Once the complete set of measurements is obtained, they are combined to form the near-field performance model, which fully describes the light source's luminance and color output. The data is recorded as output light intensities. The latter are expressed as a function of the location on the source and the direction the rays travel in. This intensity function can also include color coordinates if color measurements are made. The intensity distribution can then be used for optical modeling or to generate a far-field distribution.

For optical modeling, the intensity function is used to generate a ray set for importing into optical modeling software. The ray set is generated by randomly selecting the light-ray travel direction and an originating pixel on the light source. This selection is done either with Monte Carlo methods or by weighting the direction and origin based on the measured luminance distribution. This second approach, ‘importance sampling,’ usually results in improved accuracy when generating the same number of rays. To generate the ray, the measured intensity function is used to extrapolate an intensity value with the specific origin and direction, and the origin is the point along that ray where it intersects a user-defined optical surface. Usually, hundreds of thousands to tens of millions of rays are generated to produce a ray set.
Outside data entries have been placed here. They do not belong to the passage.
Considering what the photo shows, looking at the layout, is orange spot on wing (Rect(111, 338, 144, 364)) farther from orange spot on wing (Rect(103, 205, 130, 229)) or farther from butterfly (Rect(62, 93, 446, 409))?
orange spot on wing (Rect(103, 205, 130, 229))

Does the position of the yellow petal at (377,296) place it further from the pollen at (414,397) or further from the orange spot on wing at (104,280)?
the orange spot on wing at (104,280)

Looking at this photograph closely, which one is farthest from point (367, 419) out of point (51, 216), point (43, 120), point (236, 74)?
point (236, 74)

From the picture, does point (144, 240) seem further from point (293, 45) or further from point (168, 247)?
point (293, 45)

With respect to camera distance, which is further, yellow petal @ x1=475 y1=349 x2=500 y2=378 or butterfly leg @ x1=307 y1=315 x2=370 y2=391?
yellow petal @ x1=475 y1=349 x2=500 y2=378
To generate a far-field distribution, this same methodology is followed except that the intensity distribution can be simplified by setting the location coordinates to zero for all measured data. This has the effect of treating the light source as a point source and so yields the far-field luminous-intensity distribution.
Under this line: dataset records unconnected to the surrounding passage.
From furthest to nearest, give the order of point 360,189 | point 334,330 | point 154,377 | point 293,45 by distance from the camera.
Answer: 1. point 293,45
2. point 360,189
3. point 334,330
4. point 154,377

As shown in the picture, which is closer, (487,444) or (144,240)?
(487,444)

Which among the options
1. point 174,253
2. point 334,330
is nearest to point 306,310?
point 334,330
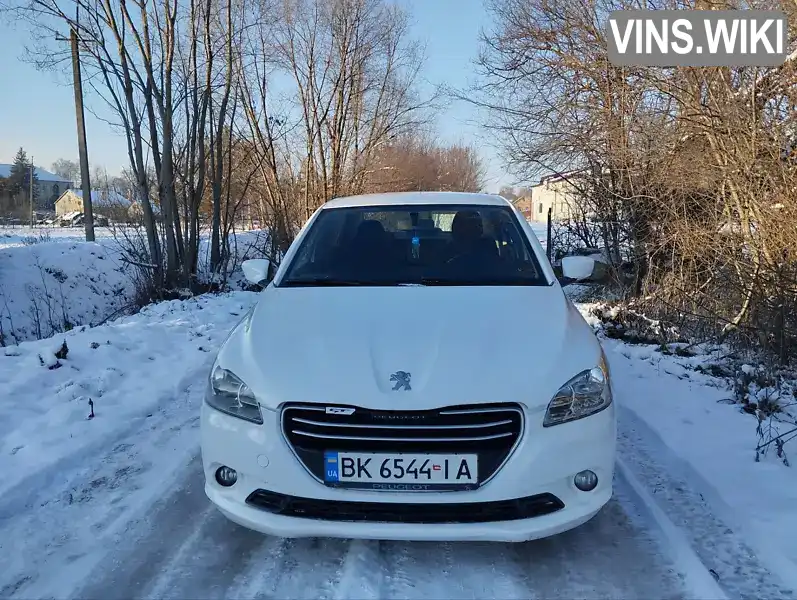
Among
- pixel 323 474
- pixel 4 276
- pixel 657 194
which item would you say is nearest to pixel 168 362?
pixel 323 474

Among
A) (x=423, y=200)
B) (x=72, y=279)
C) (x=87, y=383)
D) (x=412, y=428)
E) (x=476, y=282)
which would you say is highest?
(x=423, y=200)

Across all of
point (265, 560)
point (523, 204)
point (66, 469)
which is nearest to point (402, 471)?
point (265, 560)

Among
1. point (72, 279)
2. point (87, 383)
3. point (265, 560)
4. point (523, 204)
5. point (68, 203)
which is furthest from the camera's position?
point (68, 203)

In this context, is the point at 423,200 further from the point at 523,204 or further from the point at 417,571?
the point at 523,204

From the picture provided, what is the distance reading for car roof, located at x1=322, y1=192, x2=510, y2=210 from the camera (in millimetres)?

Traditionally the output of automobile headlamps is measured from about 100ft (30m). This requires a specialized (and expensive) testing facility. With the near-field measurement method the source can be measured in the space of just a few meters (see Figure 2). Comparisons of illumination distributions extrapolated using our near-field method with those obtained by direct measurement have shown an excellent match.
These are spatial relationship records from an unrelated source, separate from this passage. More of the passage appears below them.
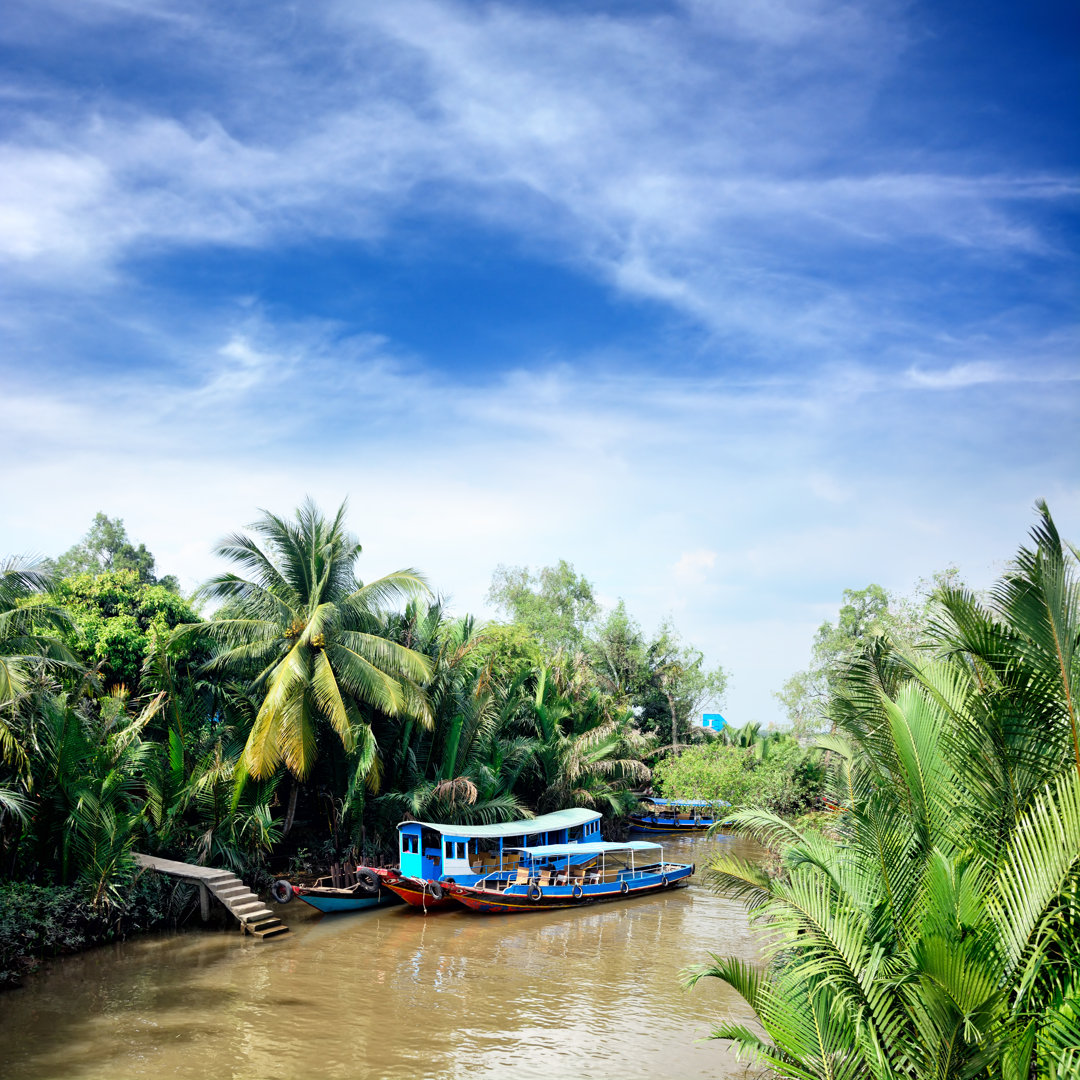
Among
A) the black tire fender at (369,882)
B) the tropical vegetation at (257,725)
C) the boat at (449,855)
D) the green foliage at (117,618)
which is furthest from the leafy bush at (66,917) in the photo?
the green foliage at (117,618)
The imaging-colorimetry approach is broadly applicable to general lighting systems such as lighting tubes (see Figure 3). The method allows measurement in a compact laboratory space and is automated, making it easy to use. The measurements provide full near-field data for optical design and simulation, and color distribution by angle, and capture detailed images of the lighting system in multiple configurations useful for development and design assessment. We are currently working to adapt the system for a broader variety of light sources that have complex mounting requirements and to define the optimal measurement step sizes for these sources. We have shown that the measurements obtained with this system have excellent correlation with other standardized illumination-distribution measurement methods, in particular those for automobile headlamps. We hope to establish our approach as equivalent for the purposes of light-source certification.

Figure 3. Architectural lighting system mounted for measurement.
This work was presented in the conference Novel Optical Systems Design & Optimization at the SPIE Optics + Photonics symposium in August 2009 in San Diego.

Hubert Kostal, Douglas Kreysar, Ronald Rykowski
Radiant Imaging Inc.
Redmond, WA

Hubert Kostal has been vice president of sales and marketing since 2007. He received a PhD in mathematics from the University of Texas at Austin, has published numerous papers, and holds several patents.

Douglas Kreysar is chief operating officer. He received a BS in physics from Vanderbilt University in 1991, and an MS in applied physics from the University of Michigan, Ann Arbor, in 1993. He has authored multiple technical papers and holds three US patents.

Ronald Rykowski, president and co-founder of Radiant Imaging, has over 25 years of experience in software development, illumination, optical design, and photometry and colorimetry. He received a BS in physics and chemistry with a minor in computer science from the University of California, Irvine, in 1980.